In the midst of the current furore over Sinn Féin, the IRA and criminal activity, there is a piece of legislation quietly making its way through the Dáil. This is the Criminal Justice Bill, introduced at Second Stage last week by the Minister for Justice, Michael McDowell, writes Mary Raftery
The Bill, which confers extensive and far-reaching new powers on the Garda, has been criticised by the Human Rights Commission which has pointed out that its concerns have been ignored by the Minister.
Michael McDowell's speech on the Bill in the Dáil last week was delivered entirely in Irish. While there is nothing intrinsically wrong with this, it is somewhat of a peculiarity for such an important piece of legislation. My Irish is not sufficiently fluent to allow me to understand his 23-page speech on the Bill. That, it could fairly be argued, is my problem. However, to propose such measures in a language neither spoken nor wholly understood by the overwhelming majority of people in this country is not a useful contribution towards clarity of debate on issues which go to the heart of the rights of every Irish citizen.
As the Dáil Committee on Justice heard submissions on the Bill yesterday (in English, thankfully), it was apparent that there is very real concern across all parties over a number of its elements. There is particular anxiety that a Bill of this nature should have been allowed reach a Second Stage reading in the Dáil when it is, by admission of the Minister, glaringly incomplete. McDowell has already indicated that he intends the Bill to deal with a further 11 provisions, as yet unspecified. Fine Gael has condemned as "outrageous" this approach.
Fianna Fáil backbencher Barry Andrews, himself a barrister, has expressed reservations about a number of aspects. He pointed to its rushed nature, following on the collapse of the Keane murder trial in Limerick. "Given that the rules of evidence have developed over a century, that we should decide after four days' deliberation to turn some basic rules on their head is worrying," he said last week.
The provisions which are causing the greatest concern include the doubling of maximum detention time before charges must be laid from 12 to 24 hours for all suspected offences; the removal of the necessity to have a judge sign a search warrant, conferring that power instead on a Garda superintendent; the admissibility of statements from those who subsequently retract them; and the right forcibly to take saliva samples from a suspect without his/her permission.
Further provisions give wide-ranging powers to the Garda to issue what are called fixed charge offences.
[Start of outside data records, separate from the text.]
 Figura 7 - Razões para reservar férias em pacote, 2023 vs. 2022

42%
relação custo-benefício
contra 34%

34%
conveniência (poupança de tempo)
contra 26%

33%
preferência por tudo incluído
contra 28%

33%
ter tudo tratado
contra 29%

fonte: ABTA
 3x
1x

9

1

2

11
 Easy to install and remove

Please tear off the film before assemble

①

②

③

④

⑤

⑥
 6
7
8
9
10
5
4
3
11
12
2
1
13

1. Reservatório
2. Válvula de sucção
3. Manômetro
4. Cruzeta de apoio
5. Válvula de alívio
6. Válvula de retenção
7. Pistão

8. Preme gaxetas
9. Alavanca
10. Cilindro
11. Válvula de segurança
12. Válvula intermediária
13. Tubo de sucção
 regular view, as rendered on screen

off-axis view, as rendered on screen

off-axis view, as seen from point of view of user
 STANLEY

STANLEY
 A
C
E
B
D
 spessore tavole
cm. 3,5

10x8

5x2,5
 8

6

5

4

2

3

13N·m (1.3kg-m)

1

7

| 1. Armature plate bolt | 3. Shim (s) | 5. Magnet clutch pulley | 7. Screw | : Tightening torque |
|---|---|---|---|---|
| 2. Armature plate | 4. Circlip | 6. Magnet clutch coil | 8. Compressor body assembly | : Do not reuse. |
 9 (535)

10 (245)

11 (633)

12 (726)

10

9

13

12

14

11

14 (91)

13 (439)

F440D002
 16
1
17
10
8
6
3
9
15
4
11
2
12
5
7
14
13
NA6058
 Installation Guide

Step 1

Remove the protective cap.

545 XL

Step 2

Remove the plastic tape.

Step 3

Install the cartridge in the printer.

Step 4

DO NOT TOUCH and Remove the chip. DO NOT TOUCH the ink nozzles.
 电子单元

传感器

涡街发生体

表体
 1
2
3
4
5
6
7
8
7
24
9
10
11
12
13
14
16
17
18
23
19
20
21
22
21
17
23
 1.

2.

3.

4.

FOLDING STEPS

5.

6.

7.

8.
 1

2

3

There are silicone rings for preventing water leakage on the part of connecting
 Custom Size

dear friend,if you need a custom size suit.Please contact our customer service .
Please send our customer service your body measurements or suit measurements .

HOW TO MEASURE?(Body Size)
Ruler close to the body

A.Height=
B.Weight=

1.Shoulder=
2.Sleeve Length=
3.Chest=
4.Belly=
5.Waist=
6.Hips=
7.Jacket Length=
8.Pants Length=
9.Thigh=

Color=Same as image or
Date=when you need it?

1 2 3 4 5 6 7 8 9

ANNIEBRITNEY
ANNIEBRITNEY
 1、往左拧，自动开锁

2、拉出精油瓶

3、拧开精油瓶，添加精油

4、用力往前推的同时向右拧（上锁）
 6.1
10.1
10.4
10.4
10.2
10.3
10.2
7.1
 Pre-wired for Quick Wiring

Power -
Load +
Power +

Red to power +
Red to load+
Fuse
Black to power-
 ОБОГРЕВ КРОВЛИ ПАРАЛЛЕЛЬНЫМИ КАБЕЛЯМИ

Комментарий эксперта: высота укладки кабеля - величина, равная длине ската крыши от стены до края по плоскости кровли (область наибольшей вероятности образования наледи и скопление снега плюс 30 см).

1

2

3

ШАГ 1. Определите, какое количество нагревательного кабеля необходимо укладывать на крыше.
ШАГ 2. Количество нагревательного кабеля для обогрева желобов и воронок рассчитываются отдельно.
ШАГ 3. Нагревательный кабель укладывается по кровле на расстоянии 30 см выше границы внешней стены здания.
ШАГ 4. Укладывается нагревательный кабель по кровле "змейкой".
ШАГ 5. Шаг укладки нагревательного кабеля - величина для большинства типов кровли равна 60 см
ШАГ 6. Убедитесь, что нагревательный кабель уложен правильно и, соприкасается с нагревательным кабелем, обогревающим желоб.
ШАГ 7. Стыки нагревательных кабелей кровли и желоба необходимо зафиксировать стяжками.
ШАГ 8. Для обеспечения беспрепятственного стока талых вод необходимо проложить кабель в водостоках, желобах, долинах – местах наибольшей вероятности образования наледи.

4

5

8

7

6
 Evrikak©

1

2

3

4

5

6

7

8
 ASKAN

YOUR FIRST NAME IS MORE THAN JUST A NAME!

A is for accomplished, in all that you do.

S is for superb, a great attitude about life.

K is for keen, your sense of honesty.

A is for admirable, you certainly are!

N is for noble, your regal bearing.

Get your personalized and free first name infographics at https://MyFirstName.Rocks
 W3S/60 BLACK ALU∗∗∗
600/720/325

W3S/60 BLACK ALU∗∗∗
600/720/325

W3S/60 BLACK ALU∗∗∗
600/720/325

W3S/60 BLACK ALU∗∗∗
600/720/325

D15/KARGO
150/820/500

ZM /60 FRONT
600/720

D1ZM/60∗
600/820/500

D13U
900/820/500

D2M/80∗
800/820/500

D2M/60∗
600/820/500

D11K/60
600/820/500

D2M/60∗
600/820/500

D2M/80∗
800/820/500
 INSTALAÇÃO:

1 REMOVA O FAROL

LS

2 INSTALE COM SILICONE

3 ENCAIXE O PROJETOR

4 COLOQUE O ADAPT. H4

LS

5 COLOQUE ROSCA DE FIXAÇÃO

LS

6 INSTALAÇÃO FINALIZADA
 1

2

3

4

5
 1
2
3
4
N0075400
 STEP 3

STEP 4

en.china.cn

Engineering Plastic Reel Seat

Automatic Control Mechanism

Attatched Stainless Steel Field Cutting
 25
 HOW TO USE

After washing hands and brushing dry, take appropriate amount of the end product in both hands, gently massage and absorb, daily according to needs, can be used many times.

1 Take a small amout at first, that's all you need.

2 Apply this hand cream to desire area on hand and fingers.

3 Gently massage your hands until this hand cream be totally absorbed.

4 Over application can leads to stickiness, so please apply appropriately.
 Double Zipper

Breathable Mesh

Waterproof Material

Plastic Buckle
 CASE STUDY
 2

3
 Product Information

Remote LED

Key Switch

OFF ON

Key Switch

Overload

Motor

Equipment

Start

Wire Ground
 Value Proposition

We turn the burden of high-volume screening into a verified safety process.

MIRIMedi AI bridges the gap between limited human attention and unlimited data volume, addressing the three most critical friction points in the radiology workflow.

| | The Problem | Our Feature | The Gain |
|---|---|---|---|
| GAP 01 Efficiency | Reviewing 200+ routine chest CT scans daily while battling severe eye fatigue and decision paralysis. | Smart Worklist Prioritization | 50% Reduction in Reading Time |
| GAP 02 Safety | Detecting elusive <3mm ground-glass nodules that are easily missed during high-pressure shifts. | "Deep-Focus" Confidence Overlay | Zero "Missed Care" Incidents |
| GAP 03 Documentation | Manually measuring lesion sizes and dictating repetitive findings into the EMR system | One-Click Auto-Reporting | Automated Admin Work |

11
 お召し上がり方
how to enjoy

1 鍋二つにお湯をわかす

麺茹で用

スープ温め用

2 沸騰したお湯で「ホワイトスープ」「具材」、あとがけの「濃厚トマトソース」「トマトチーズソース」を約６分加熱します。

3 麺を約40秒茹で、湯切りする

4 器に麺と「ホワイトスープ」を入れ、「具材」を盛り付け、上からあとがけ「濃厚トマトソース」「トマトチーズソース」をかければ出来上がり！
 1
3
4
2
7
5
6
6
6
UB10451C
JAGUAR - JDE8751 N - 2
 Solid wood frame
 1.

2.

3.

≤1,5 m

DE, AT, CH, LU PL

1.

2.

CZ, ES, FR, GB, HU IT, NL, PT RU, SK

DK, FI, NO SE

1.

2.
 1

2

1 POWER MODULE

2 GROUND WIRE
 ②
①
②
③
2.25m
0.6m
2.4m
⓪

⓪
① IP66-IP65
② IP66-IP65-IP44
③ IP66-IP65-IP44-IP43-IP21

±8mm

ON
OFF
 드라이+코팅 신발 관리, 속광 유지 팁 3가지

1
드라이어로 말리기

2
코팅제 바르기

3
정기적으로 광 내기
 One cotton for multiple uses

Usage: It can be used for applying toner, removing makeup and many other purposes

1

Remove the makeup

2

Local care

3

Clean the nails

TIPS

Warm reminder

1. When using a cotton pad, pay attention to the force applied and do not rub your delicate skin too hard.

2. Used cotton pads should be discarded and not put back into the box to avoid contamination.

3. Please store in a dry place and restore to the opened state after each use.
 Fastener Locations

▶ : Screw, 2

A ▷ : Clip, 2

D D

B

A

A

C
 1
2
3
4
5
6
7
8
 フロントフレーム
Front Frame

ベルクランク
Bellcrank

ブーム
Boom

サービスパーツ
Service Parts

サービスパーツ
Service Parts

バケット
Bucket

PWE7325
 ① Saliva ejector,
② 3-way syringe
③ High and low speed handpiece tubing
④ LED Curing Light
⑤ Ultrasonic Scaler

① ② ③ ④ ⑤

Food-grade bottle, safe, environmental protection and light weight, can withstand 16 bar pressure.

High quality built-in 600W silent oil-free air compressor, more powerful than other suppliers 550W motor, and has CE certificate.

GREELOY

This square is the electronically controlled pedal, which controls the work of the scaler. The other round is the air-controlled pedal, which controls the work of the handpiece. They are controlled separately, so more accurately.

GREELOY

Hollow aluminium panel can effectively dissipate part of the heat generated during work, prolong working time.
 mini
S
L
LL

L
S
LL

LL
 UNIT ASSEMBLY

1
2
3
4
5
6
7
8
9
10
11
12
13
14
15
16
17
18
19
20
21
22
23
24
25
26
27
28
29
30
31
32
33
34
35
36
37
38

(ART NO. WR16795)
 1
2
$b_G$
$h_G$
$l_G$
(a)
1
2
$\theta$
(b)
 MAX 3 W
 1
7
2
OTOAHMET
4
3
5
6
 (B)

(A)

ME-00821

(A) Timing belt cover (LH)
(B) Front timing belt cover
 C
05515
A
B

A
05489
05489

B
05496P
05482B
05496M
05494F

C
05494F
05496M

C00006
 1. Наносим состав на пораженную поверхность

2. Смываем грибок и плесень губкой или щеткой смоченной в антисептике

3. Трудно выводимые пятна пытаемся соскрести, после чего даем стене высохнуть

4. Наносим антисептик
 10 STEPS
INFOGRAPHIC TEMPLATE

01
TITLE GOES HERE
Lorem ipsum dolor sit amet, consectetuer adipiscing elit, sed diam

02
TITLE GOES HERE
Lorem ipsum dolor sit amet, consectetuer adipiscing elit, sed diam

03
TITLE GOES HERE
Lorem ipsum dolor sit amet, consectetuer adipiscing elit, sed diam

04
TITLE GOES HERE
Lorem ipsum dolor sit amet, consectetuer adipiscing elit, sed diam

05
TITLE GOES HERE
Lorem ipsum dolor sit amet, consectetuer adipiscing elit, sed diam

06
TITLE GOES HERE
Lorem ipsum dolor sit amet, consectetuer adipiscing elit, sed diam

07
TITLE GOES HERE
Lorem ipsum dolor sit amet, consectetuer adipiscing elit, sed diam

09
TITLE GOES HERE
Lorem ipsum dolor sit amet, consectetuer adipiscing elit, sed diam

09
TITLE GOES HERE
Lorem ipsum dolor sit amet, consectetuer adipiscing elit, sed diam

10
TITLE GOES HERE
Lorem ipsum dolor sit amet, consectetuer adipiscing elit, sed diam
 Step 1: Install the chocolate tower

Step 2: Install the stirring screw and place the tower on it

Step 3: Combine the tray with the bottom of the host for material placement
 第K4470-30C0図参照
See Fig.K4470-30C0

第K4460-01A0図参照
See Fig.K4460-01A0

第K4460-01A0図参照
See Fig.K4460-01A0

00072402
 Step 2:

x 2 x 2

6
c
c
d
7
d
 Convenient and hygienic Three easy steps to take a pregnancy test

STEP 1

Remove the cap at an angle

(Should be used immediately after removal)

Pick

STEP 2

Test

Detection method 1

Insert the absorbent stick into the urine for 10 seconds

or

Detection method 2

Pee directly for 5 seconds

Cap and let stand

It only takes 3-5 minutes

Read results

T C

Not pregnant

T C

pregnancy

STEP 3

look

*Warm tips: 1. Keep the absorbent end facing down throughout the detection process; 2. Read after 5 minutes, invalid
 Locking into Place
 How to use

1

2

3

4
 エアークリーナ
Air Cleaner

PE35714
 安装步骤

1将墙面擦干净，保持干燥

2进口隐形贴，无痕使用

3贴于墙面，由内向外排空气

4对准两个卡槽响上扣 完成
According to the Human Rights Commission, this will give individual members of the Garda "wide discretion to be judge and jury" in relation to charging and fining people for "offensive conduct", a term which the commission identifies as being ill-defined. It points to abuse by police of similar provisions in the UK. It adds that "there is also the risk that such powers will be used disproportionately against certain groups in society such as members of the Traveller community, other ethnic minorities and protesters". Further, it could even have the effect of criminalising groups such as the homeless.
Underlining its detailed analysis of each of the problem areas with the legislation is the Human Rights Commission's contention that there is simply no evidence to indicate that any of this erosion of civil rights is necessary.
But then, we have seen an increasing pattern over the past two years that the current Minister for Justice does not place great store by evidence. Many of his statements during last year's citizenship referendum were unsupported by the facts. His famous "I know what I know" claim was his only response when asked to provide evidence for his allegations that journalists were paying gardaí for information. And most recently, of course, there is his unsubstantiated identification of three named Sinn Féin leaders as criminals and members of the IRA's army council.
It has often happened that the combination of increased Garda powers and the curtailment of civil liberties has coincided with periods of intense political turmoil. This both provides apparent justification for such measures and also serves to distract attention from the kind of scrutiny to which they should be subject.
Defending his legislation, McDowell has said that the balance of rights "has shifted too far in favour of the accused". The new Bill, he claims, is simply an updating of the law to meet the needs of a modern society.
What is far more likely to meet those needs is properly focused research to discover the precise requirement for reform within the criminal justice system. This should clearly inform the introduction of complete legislation, rather than the current alarmingly piecemeal approach. In a climate where the Garda's credibility is under severe pressure on a number of fronts, and where the Minister himself is much given to making allegations without evidence, the dangers of introducing draconian new legislation are all too evident.